Verso la fine degli anni 80, mentre la guerra fredda volgeva al suo epilogo, l’US Army College, coniò l’acronimo VUCA (Volatile, Uncertain, Complex e Ambiguos) per definire il concetto di leadership nel contesto del mutato scacchiere geopolitico. In anni più recenti, mi è capitato di veder citato il termine in occasione di workshop dedicati a diversi scenari ma mai tanto attuali quanto quelli osservabili in questi ultimi anni e, temo, in quelli a venire.
Dalla pandemia in poi, la volatilità, l’incertezza, la complessità e l’ambiguità sono infatti all’ordine del giorno e i tentativi di ritrovare il conforto in situazioni stabili, controllabili e prevedibili, sembrano destinati a fallire.
Le aziende, di qualsiasi dimensione, non fanno eccezione e talvolta faticano a ricollocarsi in un “VUCA world”. Dal canto loro, dirigenti e imprenditori sanno di dover puntare su una crescente agilità ma spesso faticano nel concretizzare il termine in strategie e azioni conseguenti.
Con la rivoluzione digitale, si sono moltiplicate le promesse di maggior agilità, in termini di maggiore efficienza e flessibilità dei processi aziendali e, più in generale, di una maggiore capacità di reazione ai mutamenti. Tuttavia, in mancanza di un’analisi critica dei modelli di business e organizzativi, si rischia spesso di rimanere al palo.
Prendiamo per esempio il lavoro in remoto, spesso chiamato ambiziosamente “worksmart” ma il più delle volte classificabile come “home work” ed entrato prepotentemente nelle discussioni quotidiane con il “lockdown”. L’isolamento in casa ha costretto molte persone a “far di necessità virtù” e in tempi record, scrivanie, sale riunioni e aule scolastiche sono state trasferite nelle nostre abitazioni private.
Molti computer da scrivania sono stati sostituiti dai PC portatili e il telefono ha lasciato il passo alle soluzioni di videoconferenza. La necessità impellente di mantenere la continuità operativa in una situazione di emergenza ha costretto molti di noi a riordinare le priorità ma spesso, come ad esempio nel caso della collaborazione aziendale, ci si è fermati alla videoconferenza: audio, video e, quando necessario, la condivisione dello schermo.
Il sistema di posta elettronica è rimasto impantanato nella funzione di gestore documentale mentre i gruppi su Whatsapp si sono moltiplicati in un variopinto ma non sempre sicuro mix tra privato (scuola dei figli compresa) e lavorativo.
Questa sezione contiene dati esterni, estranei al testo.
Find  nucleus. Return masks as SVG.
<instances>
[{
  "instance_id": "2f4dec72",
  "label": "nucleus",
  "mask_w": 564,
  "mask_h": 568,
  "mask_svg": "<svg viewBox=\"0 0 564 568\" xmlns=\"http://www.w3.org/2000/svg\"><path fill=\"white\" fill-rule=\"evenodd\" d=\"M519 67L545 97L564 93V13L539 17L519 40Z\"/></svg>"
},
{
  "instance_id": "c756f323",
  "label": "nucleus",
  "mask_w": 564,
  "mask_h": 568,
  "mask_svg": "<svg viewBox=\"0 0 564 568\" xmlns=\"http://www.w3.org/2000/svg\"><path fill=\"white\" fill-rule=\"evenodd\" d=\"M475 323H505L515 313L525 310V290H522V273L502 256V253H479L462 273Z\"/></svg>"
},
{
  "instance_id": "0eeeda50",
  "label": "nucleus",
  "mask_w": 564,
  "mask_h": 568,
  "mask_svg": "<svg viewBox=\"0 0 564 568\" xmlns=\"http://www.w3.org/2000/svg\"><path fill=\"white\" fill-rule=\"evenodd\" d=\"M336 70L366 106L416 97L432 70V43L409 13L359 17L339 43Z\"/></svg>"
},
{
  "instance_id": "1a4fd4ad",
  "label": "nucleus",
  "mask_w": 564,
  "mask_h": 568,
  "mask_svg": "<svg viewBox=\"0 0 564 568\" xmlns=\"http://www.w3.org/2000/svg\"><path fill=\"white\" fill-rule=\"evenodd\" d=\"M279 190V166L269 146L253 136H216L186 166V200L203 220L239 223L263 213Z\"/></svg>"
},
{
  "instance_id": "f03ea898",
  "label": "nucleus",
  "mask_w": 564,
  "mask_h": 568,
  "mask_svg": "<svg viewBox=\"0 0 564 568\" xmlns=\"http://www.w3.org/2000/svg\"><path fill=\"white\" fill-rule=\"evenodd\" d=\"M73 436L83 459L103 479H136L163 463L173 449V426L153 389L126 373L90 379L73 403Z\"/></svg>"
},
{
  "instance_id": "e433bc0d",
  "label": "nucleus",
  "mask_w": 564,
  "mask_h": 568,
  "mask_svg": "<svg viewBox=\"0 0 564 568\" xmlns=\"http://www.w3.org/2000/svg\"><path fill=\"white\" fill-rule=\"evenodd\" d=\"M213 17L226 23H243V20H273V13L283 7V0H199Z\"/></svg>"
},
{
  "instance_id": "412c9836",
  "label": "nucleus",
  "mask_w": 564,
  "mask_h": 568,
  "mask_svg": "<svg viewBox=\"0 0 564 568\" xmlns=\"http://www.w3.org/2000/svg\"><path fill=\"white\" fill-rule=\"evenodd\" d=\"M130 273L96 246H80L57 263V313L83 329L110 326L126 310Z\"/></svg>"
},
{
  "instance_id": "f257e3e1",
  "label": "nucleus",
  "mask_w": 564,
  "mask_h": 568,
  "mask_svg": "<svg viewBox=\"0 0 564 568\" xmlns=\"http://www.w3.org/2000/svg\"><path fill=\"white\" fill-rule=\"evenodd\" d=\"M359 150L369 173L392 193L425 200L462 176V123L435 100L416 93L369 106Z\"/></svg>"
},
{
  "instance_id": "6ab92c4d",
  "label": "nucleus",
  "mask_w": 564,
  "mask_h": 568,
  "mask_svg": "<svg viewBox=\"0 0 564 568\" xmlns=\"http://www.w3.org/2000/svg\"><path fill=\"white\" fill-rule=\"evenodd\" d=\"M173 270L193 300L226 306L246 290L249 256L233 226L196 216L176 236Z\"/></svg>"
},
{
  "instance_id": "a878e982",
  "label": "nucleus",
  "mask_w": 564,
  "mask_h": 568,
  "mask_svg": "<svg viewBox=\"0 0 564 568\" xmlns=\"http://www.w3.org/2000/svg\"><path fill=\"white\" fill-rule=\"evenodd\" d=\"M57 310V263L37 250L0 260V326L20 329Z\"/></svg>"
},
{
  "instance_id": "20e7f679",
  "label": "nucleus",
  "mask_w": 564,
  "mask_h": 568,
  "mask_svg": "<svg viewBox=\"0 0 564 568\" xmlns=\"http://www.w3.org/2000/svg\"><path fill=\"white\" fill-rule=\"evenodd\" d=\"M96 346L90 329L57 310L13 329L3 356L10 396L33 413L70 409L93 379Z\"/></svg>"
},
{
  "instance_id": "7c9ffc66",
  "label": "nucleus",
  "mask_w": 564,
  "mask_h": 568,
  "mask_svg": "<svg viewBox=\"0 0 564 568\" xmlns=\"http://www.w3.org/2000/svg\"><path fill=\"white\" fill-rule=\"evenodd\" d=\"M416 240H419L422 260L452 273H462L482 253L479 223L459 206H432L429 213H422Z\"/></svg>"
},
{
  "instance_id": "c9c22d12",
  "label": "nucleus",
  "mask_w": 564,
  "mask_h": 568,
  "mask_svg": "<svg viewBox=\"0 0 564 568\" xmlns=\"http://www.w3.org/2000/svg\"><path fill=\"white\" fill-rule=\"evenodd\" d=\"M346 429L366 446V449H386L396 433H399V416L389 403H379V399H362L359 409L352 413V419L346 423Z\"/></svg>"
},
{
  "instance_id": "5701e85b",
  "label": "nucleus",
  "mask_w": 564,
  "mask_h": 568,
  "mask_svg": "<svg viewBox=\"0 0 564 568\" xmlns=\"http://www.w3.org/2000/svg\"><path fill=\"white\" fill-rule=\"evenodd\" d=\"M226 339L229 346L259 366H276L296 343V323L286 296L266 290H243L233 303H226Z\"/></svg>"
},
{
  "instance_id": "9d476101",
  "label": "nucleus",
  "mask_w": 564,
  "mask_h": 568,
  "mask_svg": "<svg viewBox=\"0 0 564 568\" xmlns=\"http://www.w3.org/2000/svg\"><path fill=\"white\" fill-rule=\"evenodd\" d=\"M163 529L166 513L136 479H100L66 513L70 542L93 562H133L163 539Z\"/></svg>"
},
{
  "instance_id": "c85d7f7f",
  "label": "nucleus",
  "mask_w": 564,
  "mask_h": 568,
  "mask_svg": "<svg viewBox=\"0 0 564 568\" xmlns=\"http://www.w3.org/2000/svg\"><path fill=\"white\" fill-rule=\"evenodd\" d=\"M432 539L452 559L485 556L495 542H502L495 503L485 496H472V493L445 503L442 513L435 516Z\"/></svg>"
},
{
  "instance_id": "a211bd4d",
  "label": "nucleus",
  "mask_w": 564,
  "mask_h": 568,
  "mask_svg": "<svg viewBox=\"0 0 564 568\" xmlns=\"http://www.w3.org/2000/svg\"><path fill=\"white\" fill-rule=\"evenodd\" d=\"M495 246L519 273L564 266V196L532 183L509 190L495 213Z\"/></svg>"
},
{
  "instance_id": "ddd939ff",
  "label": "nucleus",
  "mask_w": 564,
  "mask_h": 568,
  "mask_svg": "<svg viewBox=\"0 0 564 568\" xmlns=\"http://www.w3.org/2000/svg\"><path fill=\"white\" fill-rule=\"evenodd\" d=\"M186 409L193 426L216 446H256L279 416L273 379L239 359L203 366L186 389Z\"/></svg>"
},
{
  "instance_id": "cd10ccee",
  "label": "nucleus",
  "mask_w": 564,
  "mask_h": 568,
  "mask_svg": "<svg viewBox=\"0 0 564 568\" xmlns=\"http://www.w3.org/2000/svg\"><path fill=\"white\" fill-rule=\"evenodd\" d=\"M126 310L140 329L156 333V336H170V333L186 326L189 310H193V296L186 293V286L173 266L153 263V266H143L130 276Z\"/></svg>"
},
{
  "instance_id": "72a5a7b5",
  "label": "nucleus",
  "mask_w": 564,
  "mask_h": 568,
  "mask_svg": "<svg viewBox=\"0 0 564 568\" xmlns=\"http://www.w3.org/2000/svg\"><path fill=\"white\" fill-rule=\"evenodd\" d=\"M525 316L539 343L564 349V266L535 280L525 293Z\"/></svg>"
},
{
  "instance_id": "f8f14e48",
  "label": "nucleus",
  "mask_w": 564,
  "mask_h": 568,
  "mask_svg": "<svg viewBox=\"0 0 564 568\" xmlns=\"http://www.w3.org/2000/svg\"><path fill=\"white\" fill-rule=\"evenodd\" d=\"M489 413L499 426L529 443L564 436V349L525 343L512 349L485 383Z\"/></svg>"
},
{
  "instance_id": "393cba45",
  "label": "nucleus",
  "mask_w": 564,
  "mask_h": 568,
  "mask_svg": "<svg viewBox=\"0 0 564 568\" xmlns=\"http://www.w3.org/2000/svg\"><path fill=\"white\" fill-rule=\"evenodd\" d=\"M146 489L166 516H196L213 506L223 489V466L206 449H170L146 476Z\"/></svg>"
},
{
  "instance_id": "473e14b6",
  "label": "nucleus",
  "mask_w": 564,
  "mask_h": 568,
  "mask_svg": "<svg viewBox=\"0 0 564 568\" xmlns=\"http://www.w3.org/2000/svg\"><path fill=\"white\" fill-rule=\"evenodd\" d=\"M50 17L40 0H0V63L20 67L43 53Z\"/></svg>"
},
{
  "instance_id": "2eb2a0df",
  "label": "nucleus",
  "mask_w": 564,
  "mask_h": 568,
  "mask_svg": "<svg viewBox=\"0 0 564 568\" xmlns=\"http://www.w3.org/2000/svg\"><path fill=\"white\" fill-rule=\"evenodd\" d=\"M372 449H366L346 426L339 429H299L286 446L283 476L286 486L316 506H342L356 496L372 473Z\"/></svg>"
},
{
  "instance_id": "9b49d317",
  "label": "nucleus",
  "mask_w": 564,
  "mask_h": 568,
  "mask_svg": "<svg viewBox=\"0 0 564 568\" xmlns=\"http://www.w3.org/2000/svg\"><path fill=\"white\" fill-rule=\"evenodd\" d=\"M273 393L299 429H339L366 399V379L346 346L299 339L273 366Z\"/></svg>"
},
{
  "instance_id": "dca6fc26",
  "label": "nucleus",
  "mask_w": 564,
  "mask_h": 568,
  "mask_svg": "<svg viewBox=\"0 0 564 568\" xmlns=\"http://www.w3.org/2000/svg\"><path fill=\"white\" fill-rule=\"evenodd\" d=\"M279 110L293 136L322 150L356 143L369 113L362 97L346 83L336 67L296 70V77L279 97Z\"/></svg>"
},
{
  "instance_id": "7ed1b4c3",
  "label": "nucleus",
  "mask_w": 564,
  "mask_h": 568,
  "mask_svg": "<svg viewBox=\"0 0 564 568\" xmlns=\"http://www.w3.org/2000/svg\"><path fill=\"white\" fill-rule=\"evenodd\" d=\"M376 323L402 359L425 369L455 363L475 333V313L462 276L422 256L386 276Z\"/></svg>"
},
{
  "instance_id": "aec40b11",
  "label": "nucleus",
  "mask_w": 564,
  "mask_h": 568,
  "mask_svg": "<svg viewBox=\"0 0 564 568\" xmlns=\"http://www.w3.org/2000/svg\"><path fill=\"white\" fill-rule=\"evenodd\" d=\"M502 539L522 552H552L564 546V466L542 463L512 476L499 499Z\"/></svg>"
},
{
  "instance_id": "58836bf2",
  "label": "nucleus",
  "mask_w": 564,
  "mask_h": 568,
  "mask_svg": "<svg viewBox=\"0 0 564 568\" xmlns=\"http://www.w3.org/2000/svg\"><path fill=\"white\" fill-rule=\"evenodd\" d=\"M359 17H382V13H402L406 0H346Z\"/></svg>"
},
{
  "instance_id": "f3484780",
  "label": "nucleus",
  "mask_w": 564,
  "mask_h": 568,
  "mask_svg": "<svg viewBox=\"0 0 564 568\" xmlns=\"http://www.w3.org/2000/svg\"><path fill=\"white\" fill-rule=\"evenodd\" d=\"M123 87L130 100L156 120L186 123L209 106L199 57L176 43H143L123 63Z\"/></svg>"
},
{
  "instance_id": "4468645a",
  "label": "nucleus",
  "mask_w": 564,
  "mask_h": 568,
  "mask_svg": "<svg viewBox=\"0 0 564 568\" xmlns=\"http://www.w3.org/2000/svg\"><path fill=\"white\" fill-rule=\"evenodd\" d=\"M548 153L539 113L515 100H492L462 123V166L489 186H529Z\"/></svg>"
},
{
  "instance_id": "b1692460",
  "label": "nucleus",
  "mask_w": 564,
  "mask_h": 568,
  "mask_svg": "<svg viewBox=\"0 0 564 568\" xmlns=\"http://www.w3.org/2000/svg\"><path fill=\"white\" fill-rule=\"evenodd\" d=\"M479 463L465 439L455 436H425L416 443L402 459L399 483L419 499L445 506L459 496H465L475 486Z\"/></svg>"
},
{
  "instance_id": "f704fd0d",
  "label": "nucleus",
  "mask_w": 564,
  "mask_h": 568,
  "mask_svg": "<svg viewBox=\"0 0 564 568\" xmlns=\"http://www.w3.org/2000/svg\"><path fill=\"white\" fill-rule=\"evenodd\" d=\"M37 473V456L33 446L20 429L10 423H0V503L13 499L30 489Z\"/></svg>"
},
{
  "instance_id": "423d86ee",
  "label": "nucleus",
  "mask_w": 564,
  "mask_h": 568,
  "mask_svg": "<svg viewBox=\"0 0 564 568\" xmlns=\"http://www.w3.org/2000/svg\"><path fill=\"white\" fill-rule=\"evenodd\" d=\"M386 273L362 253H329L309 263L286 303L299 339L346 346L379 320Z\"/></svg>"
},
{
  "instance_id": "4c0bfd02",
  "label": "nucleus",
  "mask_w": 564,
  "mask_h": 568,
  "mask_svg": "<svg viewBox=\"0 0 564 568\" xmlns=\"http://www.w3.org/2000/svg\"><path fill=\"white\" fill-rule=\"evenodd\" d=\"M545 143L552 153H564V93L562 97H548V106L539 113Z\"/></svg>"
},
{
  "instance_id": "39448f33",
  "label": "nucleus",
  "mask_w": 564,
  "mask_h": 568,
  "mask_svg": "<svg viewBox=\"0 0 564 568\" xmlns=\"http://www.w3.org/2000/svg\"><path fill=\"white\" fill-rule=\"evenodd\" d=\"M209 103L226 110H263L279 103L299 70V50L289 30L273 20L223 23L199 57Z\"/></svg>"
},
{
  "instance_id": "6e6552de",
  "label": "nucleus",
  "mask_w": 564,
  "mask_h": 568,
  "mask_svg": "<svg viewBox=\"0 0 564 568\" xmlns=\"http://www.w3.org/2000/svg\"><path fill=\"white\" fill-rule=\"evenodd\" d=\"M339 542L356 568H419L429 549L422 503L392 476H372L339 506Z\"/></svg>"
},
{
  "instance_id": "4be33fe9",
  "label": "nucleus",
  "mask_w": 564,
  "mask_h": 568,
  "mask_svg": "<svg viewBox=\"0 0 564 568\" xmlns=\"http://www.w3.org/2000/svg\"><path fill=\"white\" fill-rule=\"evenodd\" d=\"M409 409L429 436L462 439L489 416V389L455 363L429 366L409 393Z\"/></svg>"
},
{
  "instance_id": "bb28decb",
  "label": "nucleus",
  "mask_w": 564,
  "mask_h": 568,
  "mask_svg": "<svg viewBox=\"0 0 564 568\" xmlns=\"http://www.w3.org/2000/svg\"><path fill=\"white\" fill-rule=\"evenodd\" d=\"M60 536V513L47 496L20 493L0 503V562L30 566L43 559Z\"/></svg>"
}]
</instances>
In buona sostanza, salvo qualche eccezione, si è persa l’occasione di approfondire il tema della cosiddetta “workstream collaboration” e di ripensare metodi e strumenti di lavoro.
Oggi, al riparo dell’emergenza sanitaria (si spera per molto tempo) qualcuno pensa addirittura di affidare al “worksmart” il compito di contenere le spese energetiche di quest’inverno, riproponendo il modello di lavoro d’emergenza, da riporre successivamente in naftalina non appena torneremo (ma torneremo?) alla normalità.
In questi mesi più tranquilli non mancano i casi di aziende che si ritrovano ad utilizzare soluzioni come Microsoft Teams forzandole nel ruolo di centralino telefonico con immancabili delusioni e dietrofront tecnologici (spesso costosi) verso soluzioni più classiche.
Le aziende che stanno ancora meditando la retromarcia potrebbero considerare l’alternativa di dirottare i costi verso un progetto per l’introduzione di un’efficiente metodologia di workstream collaboration.
Si parla spesso di “human centered design” ritenendo che il concetto sia applicabile solo alle grandi aziende, senza considerare che anche un’azienda con due collaboratori, può sviluppare interazioni efficienti (eventualmente estendendole anche a partner esterni) e guadagnando punti in competitività.
Il punto di partenza in questi casi è un work-shop interdisciplinare coordinato da un consulente esterno all’azienda (quindi potenzialmente al riparo da abitudini e opinioni consolidate nella routine) che approfondisca quei processi che prevedono l’interazione tra utenti (sia interni che esterni all’organizzazione). In una seconda fase, il consulente può aiutare i partecipanti a ridisegnare alcuni processi e guidarli verso la terza fase, quella in cui si “scopriranno” funzionalità insospettabili, spesso già presenti nella nostra suite di applicazioni.
Meglio quindi pensare al ricollocamento delle “mansioni” che affidiamo alle diverse applicazioni che risiedono stabilmente sul desktop del nostro computer e all’introduzione di una modalità di collaborazione con colleghi e partner più sostenibile, efficiente e pronta per qualsiasi nuova sorpresa che il mondo VUCA ha sicuramente in serbo per noi.